**DATA:**
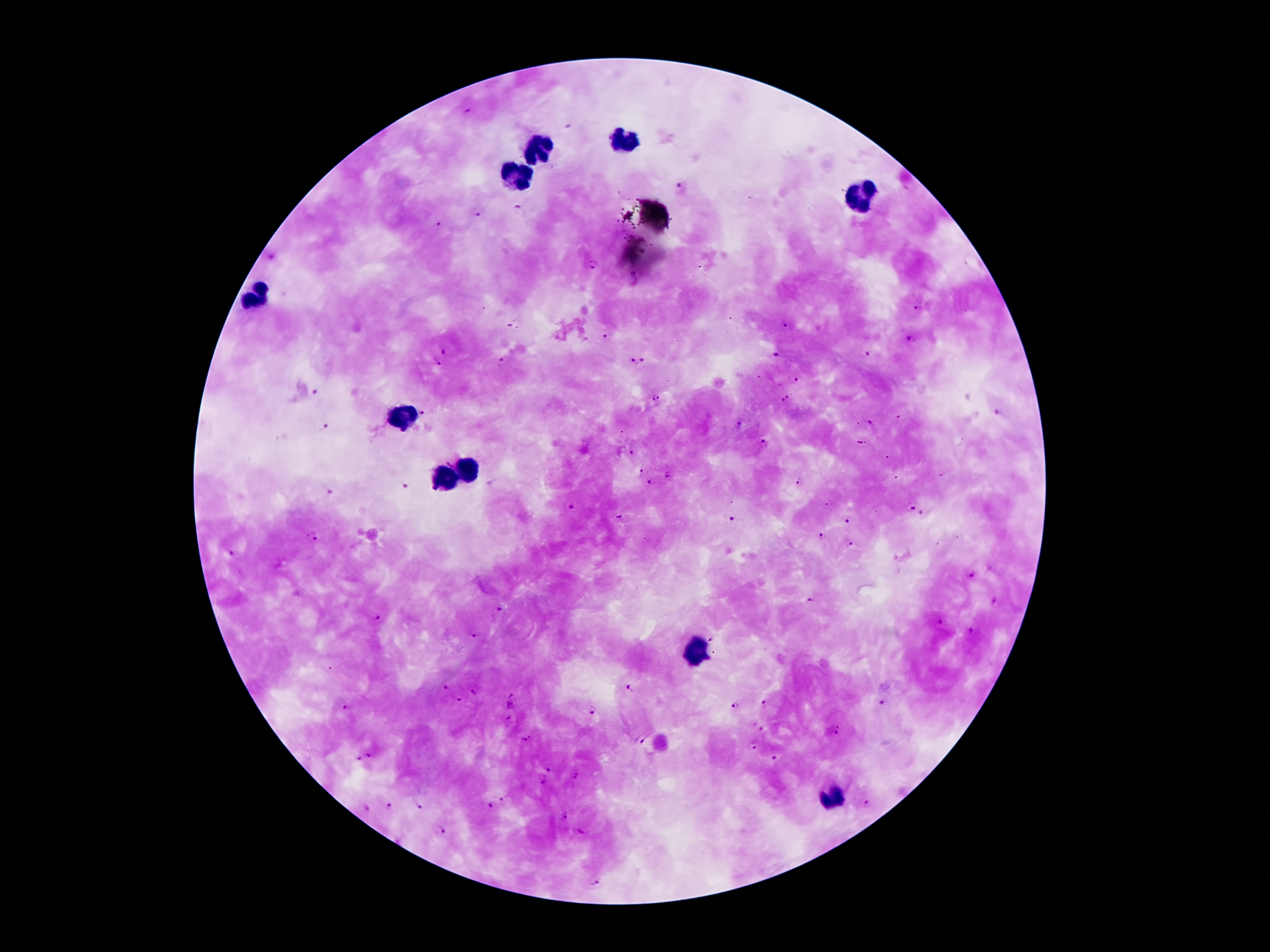
Approximate centers as (x, y) in pixels.
Leukocytes: (625, 138), (541, 148), (517, 172), (863, 198), (259, 293), (401, 415), (464, 469), (444, 479), (695, 650), (831, 801).

malaria parasite locations = (467, 111), (680, 186), (520, 207), (477, 216), (439, 225), (272, 258), (593, 265), (916, 309), (510, 325), (784, 325), (606, 336), (909, 339), (444, 352), (868, 354), (775, 355), (642, 359), (632, 360), (501, 361), (436, 363), (794, 380), (314, 393), (788, 396), (655, 399), (783, 402), (425, 412), (997, 414), (870, 423), (738, 426), (326, 428), (764, 444), (630, 455), (644, 471), (667, 475), (799, 483), (649, 484), (404, 487), (331, 491), (910, 506), (571, 507), (922, 516), (730, 518), (621, 519), (849, 519), (312, 537), (821, 537), (851, 545), (231, 554), (971, 576), (807, 600), (995, 600), (499, 610), (376, 618), (939, 623), (971, 631), (475, 635), (712, 640), (443, 687), (629, 687), (475, 691), (459, 700), (882, 703), (764, 705), (734, 706), (345, 707), (592, 711), (510, 721), (762, 728), (839, 731), (525, 739), (640, 741), (753, 745), (370, 756), (357, 759), (774, 759), (548, 769), (576, 775), (543, 781), (500, 799), (867, 802), (390, 806), (419, 806), (489, 806), (367, 809), (564, 817), (442, 833), (597, 883)
capture = smartphone camera through the microscope eyepiece
magnification = 100x
preparation = thick blood film
stain = Giemsa
image size = 1270×952 pixels
field of view = one from this slide
patient malaria status = positive for Plasmodium falciparum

**EXERCISE DIRECTIONS:** The expected output is every entry above, character for character, with no pictures.

**REPLY:**
Approximate centers as (x, y) in pixels.
Leukocytes: (625, 138), (541, 148), (517, 172), (863, 198), (259, 293), (401, 415), (464, 469), (444, 479), (695, 650), (831, 801).

malaria parasite locations = (467, 111), (680, 186), (520, 207), (477, 216), (439, 225), (272, 258), (593, 265), (916, 309), (510, 325), (784, 325), (606, 336), (909, 339), (444, 352), (868, 354), (775, 355), (642, 359), (632, 360), (501, 361), (436, 363), (794, 380), (314, 393), (788, 396), (655, 399), (783, 402), (425, 412), (997, 414), (870, 423), (738, 426), (326, 428), (764, 444), (630, 455), (644, 471), (667, 475), (799, 483), (649, 484), (404, 487), (331, 491), (910, 506), (571, 507), (922, 516), (730, 518), (621, 519), (849, 519), (312, 537), (821, 537), (851, 545), (231, 554), (971, 576), (807, 600), (995, 600), (499, 610), (376, 618), (939, 623), (971, 631), (475, 635), (712, 640), (443, 687), (629, 687), (475, 691), (459, 700), (882, 703), (764, 705), (734, 706), (345, 707), (592, 711), (510, 721), (762, 728), (839, 731), (525, 739), (640, 741), (753, 745), (370, 756), (357, 759), (774, 759), (548, 769), (576, 775), (543, 781), (500, 799), (867, 802), (390, 806), (419, 806), (489, 806), (367, 809), (564, 817), (442, 833), (597, 883)
capture = smartphone camera through the microscope eyepiece
magnification = 100x
preparation = thick blood film
stain = Giemsa
image size = 1270×952 pixels
field of view = one from this slide
patient malaria status = positive for Plasmodium falciparum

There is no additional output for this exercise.